Genomic profiling in CLL patients after BTK inhibitor progression identifies enrichment of mutations in MAPK pathway and epigenetic regulators Free

Introduction: Although therapies targeting Bruton Tyrosine Kinase (BTK), either as monotherapy or in combination have revolutionized the treatment in chronic lymphocytic leukemia (CLL), the disease remains incurable. Continuous treatment with these agents frequently leads to the development of resistance and disease progression, mostly associated with mutations in BTK or PLCG2. However, a significant fraction of BTKi-resistant patients does not harbor mutations in these genes, revealing that multiple distinct mechanisms of resistance can independently develop in these patient cohorts. Identifying novel molecular pathways associated with drug resistance in the relapsed/refractory (RR) setting of CLL requires more exploration.

Materials and Methods: Using the Mayo Clinic CLL Database and tissue bank, we identified 30 RR patients, who had had disease progressionon a BTKi. The median lines of prior therapies were four. The median age at start of treatment was 57.9 (range, 36-78), 77% were male. Rai stage at diagnosis was 0 in 10% of patients, stage I in 37%, stage II in 20%, stage III in 6%, and stage IV in 27%. IGHV unmutated was observed in 87% of cases. Five patients subsequently evolved to Richter's Transformation (RT). A total of 64 blood samples were collected at different timepoints: baseline (before BTKi therapy), during treatment and at disease progression from BTKi (Ibrutinib/Acalabrutinib/Pirtobrutinib/Nemtabrutinib). The CD5+/CD19+ tumor population was enriched by flow sorting. We performed whole genome sequencing (WGS) in tumor/germline pairs with an average sequencing depth of 60X. Copy number variants (CNVpytor), structural variants – SV (Manta and DELLY2), single nucleotide variants (SNV) and indels (MuTect2, Strelka) were calculated. Mutational signature analysis was conducted independently on each disease timepoint with sigProfiler. De novo signatures were extracted with non-negative matrix factorization, then decomposed and mapped to known signatures from the COSMIC Human Cancer Signatures database.
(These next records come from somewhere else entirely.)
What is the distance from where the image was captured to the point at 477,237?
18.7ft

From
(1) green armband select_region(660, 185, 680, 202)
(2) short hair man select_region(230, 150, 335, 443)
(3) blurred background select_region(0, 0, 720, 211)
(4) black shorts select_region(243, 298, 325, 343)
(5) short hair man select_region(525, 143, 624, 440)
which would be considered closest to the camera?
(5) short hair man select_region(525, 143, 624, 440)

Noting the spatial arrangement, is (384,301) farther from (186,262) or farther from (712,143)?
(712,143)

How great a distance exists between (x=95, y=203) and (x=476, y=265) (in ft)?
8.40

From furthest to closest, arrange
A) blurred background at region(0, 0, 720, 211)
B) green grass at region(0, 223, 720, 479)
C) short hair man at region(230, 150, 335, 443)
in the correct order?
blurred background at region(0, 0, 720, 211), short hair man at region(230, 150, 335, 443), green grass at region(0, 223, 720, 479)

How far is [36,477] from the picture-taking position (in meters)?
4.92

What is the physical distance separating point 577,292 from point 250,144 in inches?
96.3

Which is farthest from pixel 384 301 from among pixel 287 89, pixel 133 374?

Results: Prior to start of BTKi treatment, the most common abnormality was del13q (65%), followed by abnormalities in TP53 (mutation and/or del17p) in 59% of patients, del8p, del11q (23% each), and mutations in SF3B1 (35%), NFKIE, NOTCH1 and MAPK signaling pathway (BRAF, KRAS, NRAS, PTPN11) in 23% of cases, each. Complex karyotype, defined as >3 copy number abnormalities was found in 59% of cases. Disease progression was observed 4.4 years (median; range 1.9-10.8 yrs) after starting BTKi therapy. At disease progression, there was an overall increase in genomic complexity. Overall, 17 cases (56%) showed mutations in BTK (p.C481S, p.C481Y, p.L528W, p.A428D) and/or PLCG2 (p.P844H). Four cases showed mutations in both genes or two or more independent mutations in BTK. Del17p and/or TP53 mutations were found in 20 (67%) cases, 9 of them with biallelic abnormalities. A third of patients (N=10) were found to have MAPK mutations, and 9 (30%) cases had mutations in the epigenetic regulators CREBBP, SETD2, SETD1A andKMT2D. Loss of heterozygosity, including 11q and 17p was found in 13% of cases. Chromothripsis was found in 23% of cases. In patients without BTK or PLCG2 mutations (N=13), TP53 abnormalities were present in 92% of cases and mutations in the MAPK pathway in 46% of these patients. Finally, we identified several SVs involving driver genes at disease progression, including inversions in RB1 (N=1), NOTCH1 (N=1) and translocations in MYC (N=1) and IGH (N=2). Analyzing the mutational signatures, baseline timepoints were dominated heavily by aging signatures (SBS5, SBS1). However, in cases that progressed after therapy, we found enrichment of mutational signatures associated with defective DNA mismatch repair (SBS44, 6%), chemotherapy treatment (SBS25, 14%), homologous and nucleotide excision repair deficiency (SBS8, 48%), and indirect effects of AID-induced somatic mutagenesis (SBS85, 7%). Additionally, the Melphalan signature (SBS99, 10%) was found in patients treated alkylating agents.

Conclusions: Disease progression of CLL on BTKi confirmed the existence of multiple driver genes beyond BTK, PLCG2 andTP53, including the high prevalence of mutations in MAPK pathway and epigenetic regulators, and increased genomic complexity. Ongoing efforts are focused on integrating these findings with clinical demographics, epigenetic modifications, and preclinical drug sensitivity profiles.